El poeta Leopoldo María Panero retratado el año 1970.

José Ángel Mañas

Imagina que al mirarte al espejo solo ves una vieja desdentada por los efectos de la terapia de electrochoque. Imagina que esa boca babosa es, junto con el pene, la única parte de tu cuerpo no amuermada todavía por los fármacos. Imagina que el único sexo que has tenido en los últimos años son felaciones de minusválidos mentales a cambio de cajetillas de tabaco, que te sientes el Anticristo y te has enemistado con España entera. Imagina que has sido el poeta maldito venerado hacia el que los jóvenes artistas peregrinan regularmente. Imagina que quieres ser enterrado y que tus huesos se pudran tranquilamente y que te acaban de incinerar, y que aquellos mismos familiares que no quisieron saber nada de ti durante décadas ahora se pelean por tus despojos literarios. Eso es ser Leopoldo María Panero. 

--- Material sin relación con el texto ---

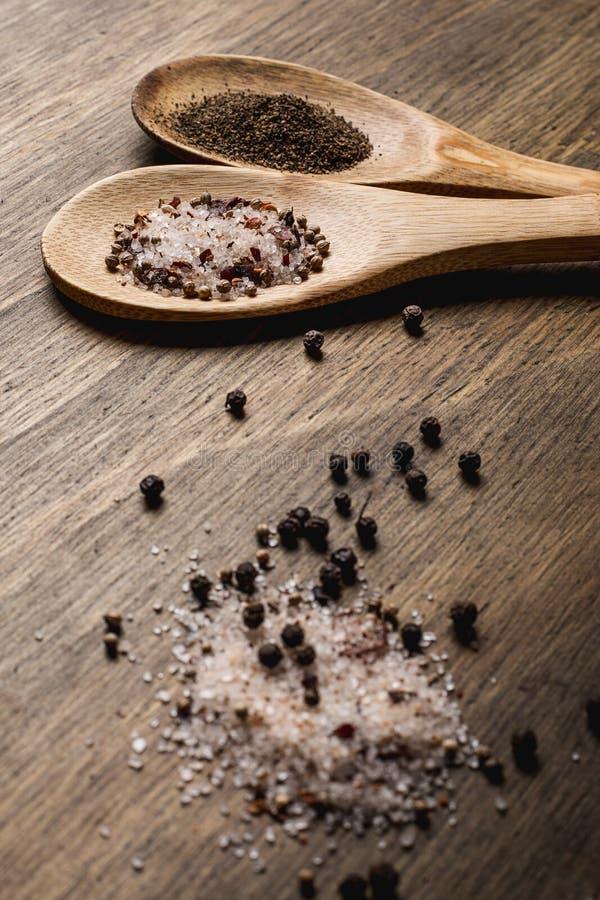 Duas colheres de madeira com sal e pimenta em uma tabela de madeira imagens de stock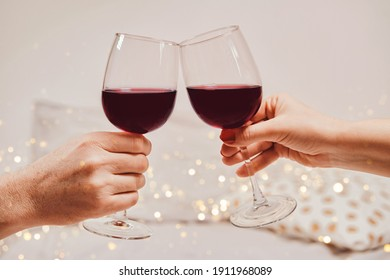 Hands of a man and a woman are holding glasses of wine. Romantic atmosphere, soft focus, bokeh, close-up
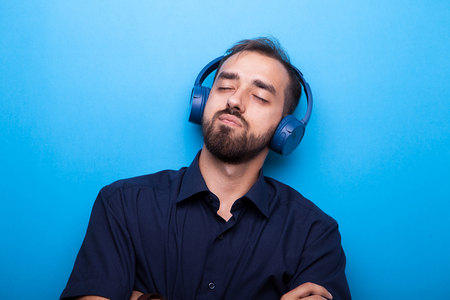 Photo pour Young man listening to music through headphones on blue background - image libre de droit
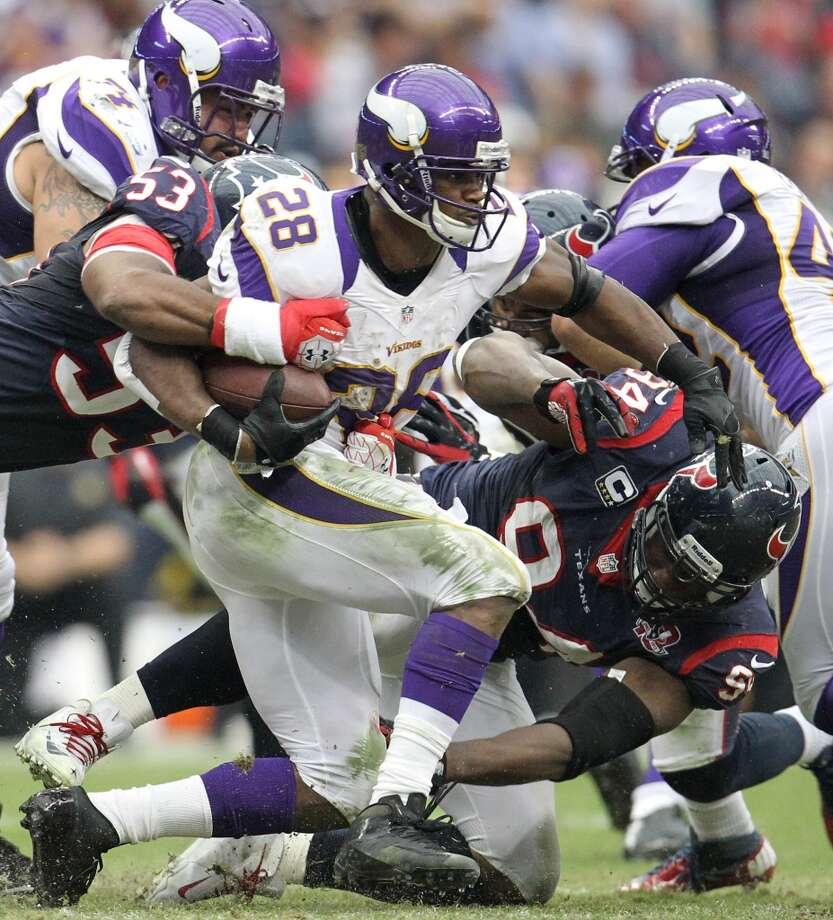 Vikings running back Adrian Peterson (28) is brought down by Texans inside linebacker Bradie James (53) and defensive end Antonio Smith (94) during the third quarter. (Karen Warren / Houston Chronicle)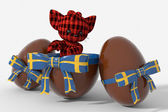 Easter egg chocolate with Sweden colors and peluche — Stock Photo
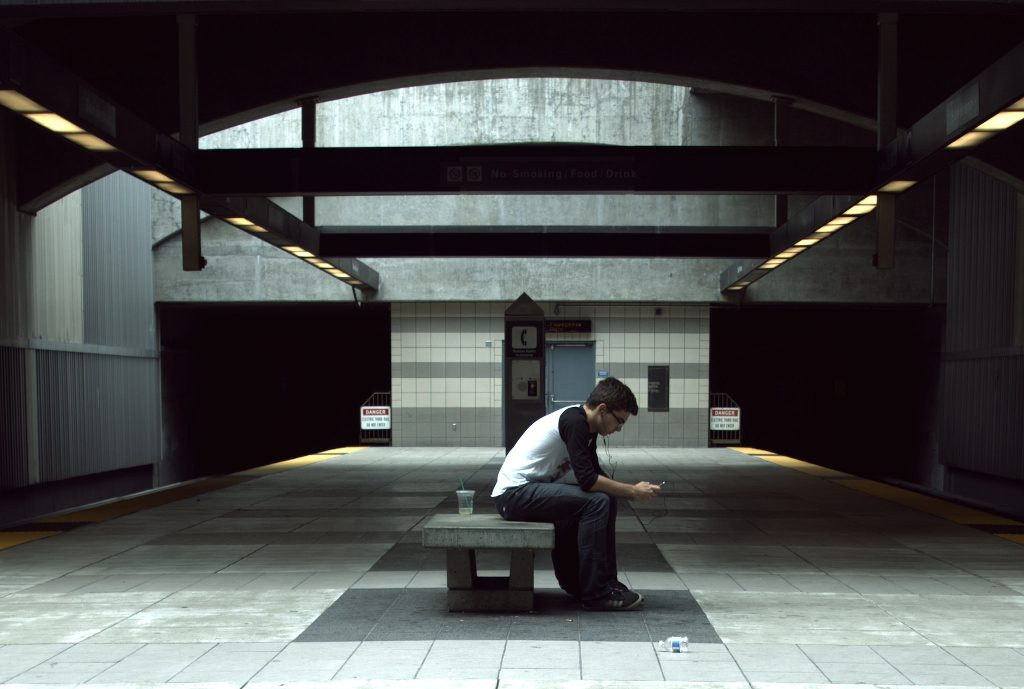 A person reading alone in a BART station.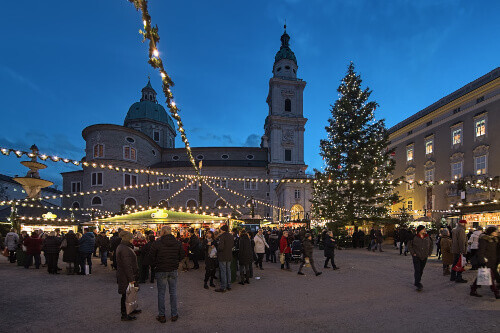 Christmas market at Residenzplatz square close to Salzburg Cathedral in Salzburg Austria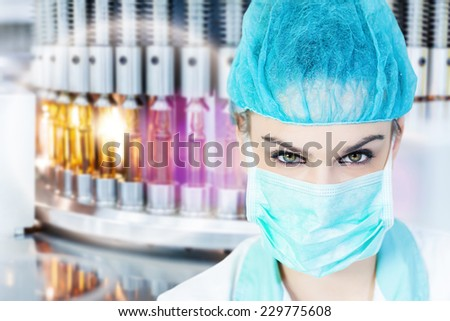 Health care worker with a mask in the front of the medical vials - stock photo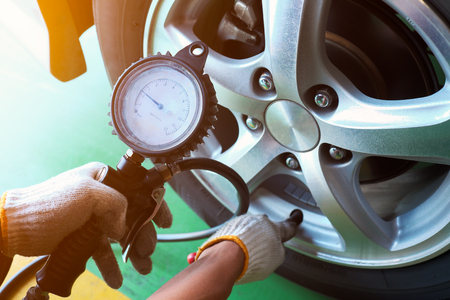 Car mechanic checking the tire pressure. Banco de Imagens - 87634777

Resulta difícil no reconocer sus andares rígidos y ese aspecto desaliñado de yonqui carcelario —niqui y vaquero desastroso, zapatillas que parecen salidas del economato— cuando aparece por el parque del Hospital Psiquiátrico Juan Carlos I, en Gran Canaria. Nada más verme en el banco, se sienta a mi lado y se enciende un pitillo mientras acepta la lata de cocacola que le tiendo: sé de su dipsomanía y de su asco por este lugar, por eso me sorprende que haya aceptado vernos aquí. 

Supongo que es donde mejor me ubican tus lectores, ¿no? 

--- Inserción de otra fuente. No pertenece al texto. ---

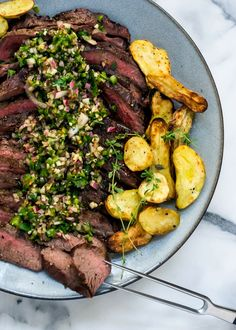 Grilled Flank Steak and Fingerlings with Chimichurri | www.kitchenconfidante.com |   Fire up the grill with this simple, tender flank steak, topped with a chunky chimichurri sauce!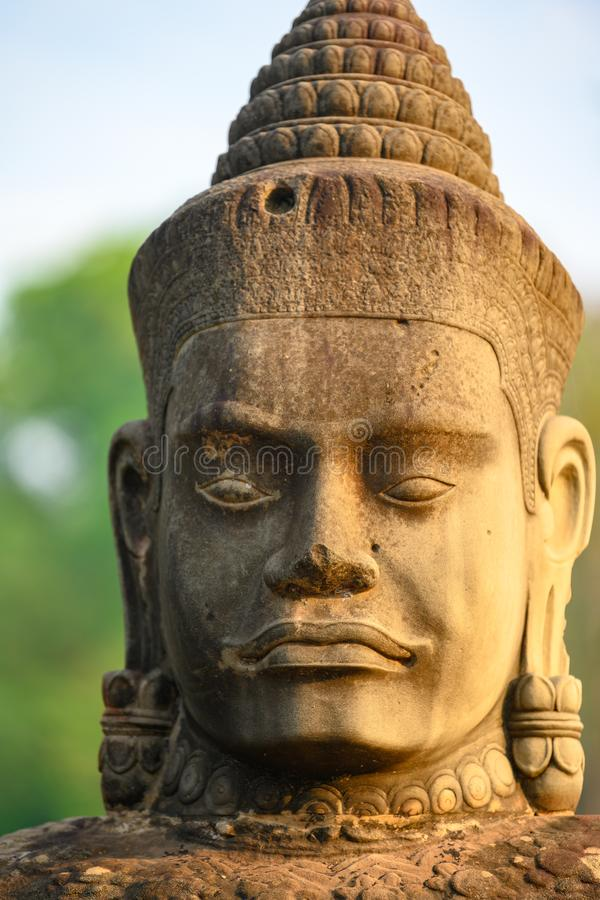 Statue on South Bridge, Entrance of Angkor Thom, Khmer styled Temple, Siem Reap, Cambodia. One of the smiling face sin Angkor Thom. Angkor Thom built in the stock photography
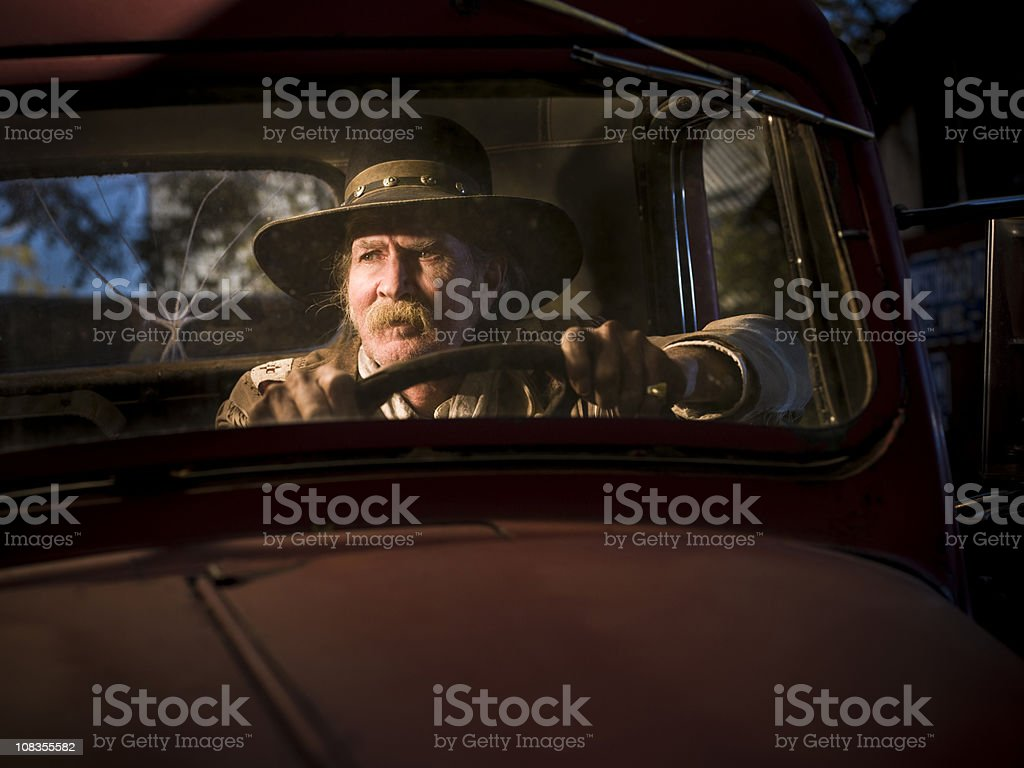 Rugged man sitting in old truck royalty-free stock photo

De todas formas, siempre fui un habitante de los infiernos y ahora mismo los manicomios son los nuevos campos de exterminio. Me he pasado 17 años ingresado aquí, con una pandilla de asesinos queriendo acabar conmigo. Mis permisos de salida estaban condicionados a la toma de hasta 30 comprimidos diarios y de un antídoto contra el alcohol que me hacía sentir la agonía de la muerte si bebía. Así era el rito nacional de envenenar al Panero. Si tengo babas y no me queda ningún diente es porque la psiquiatría me ha destruido y me ha convertido en alguien que ya no sabe hablar ni callarse. Por eso la odio tanto.

Tengo la impresión de que odio y miedo son las dos emociones básicas que dominaron su existencia. ¿Puede decirse así?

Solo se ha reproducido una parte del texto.